If the goal is to diagnose substance use to get treatment for moms and reduce risk to babies, what’s needed is a conversation with a trusted provider followed by prompt connection to addiction treatment.
“Child welfare agencies rely a ton on maternal toxicology testing, yet using a tox screen alone is not recommended by the American Academy of Pediatrics or the American College of Obstetricians and Gynecologists,” Patrick told me. Especially if it’s done without the mom’s permission or knowledge, testing could harm the clinician-patient relationship.
Still, given how serious NAS can be, is it so bad if some women are inaccurately flagged and their babies kept for observation?
Lauren Jansson, a pediatrician at Johns Hopkins who specializes in caring for babies born to women with opioid addiction, acknowledges the drawbacks of the urine test but notes that universal testing could catch more potential NAS cases. Plus, only testing those women deemed higher risk could be discriminatory. Black women and women from lower socioeconomic classes could be unfairly targeted, while opioid use in other groups could be missed.

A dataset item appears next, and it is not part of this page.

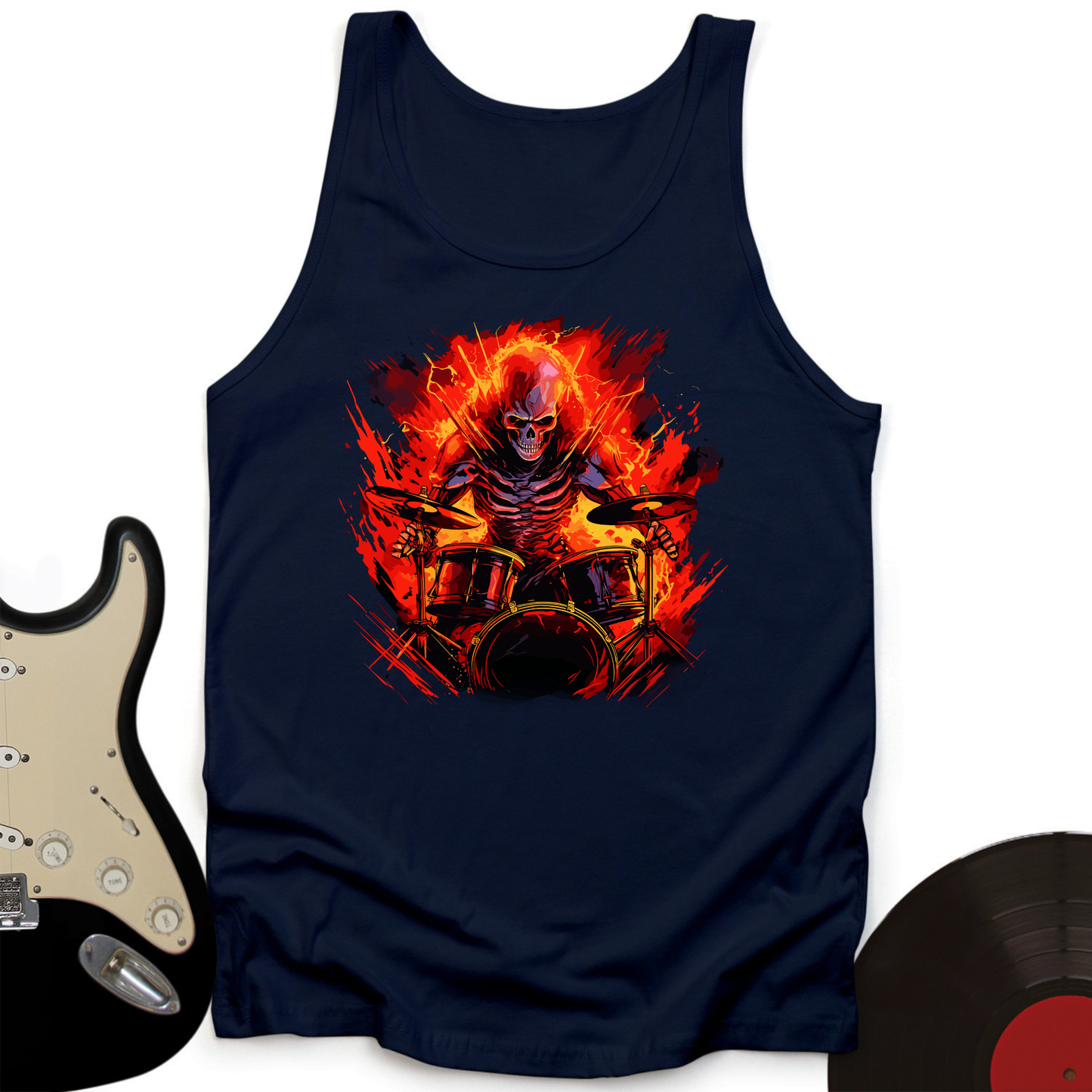Fiery Drummer Tank Top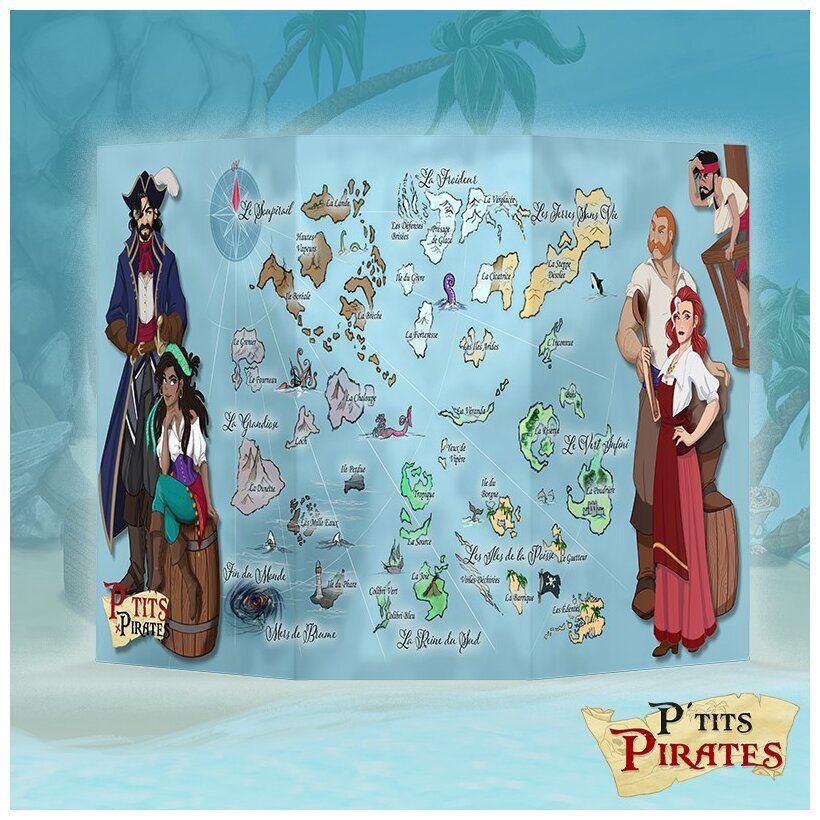 P'tits Pirates - Écran de jeu du capitaine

Because some babies with NAS might not manifest symptoms for a few days, her hospital requires four days of observation for infants exposed to opioids during pregnancy to monitor for withdrawal. “Withdrawal can be deadly if undiagnosed and untreated,” Jansson said.
The hospital where Makenzie was born told me that its ultimate goal is to protect newborns and believes universal testing improves the health of babies. I have sympathy for this argument, but I also feel for the Keenans and other families who suffer trauma from false accusations. As with most policy decisions, there is a trade-off: How many families will endure unnecessary investigations for every child whose NAS diagnosis would have been missed if not for universal screenings? Is that ratio acceptable?
I don’t know, but I do think policies around mandatory urine drug screens should be reevaluated. Most states, including Maryland, do not require these tests, but many hospitals incorporate them into their labor and delivery protocol.
At the very least, there should be a concerted effort to ameliorate the risk of needless investigations. Pregnant women close to their due dates should be warned about substances that can trigger a false positive, including poppy seeds. And they need to explicitly give consent after being told what could happen if there is a positive result.
No family should have the joy of their child’s birth be turned into trauma. The health-care system must ensure that other families don’t suffer like the Keenans did.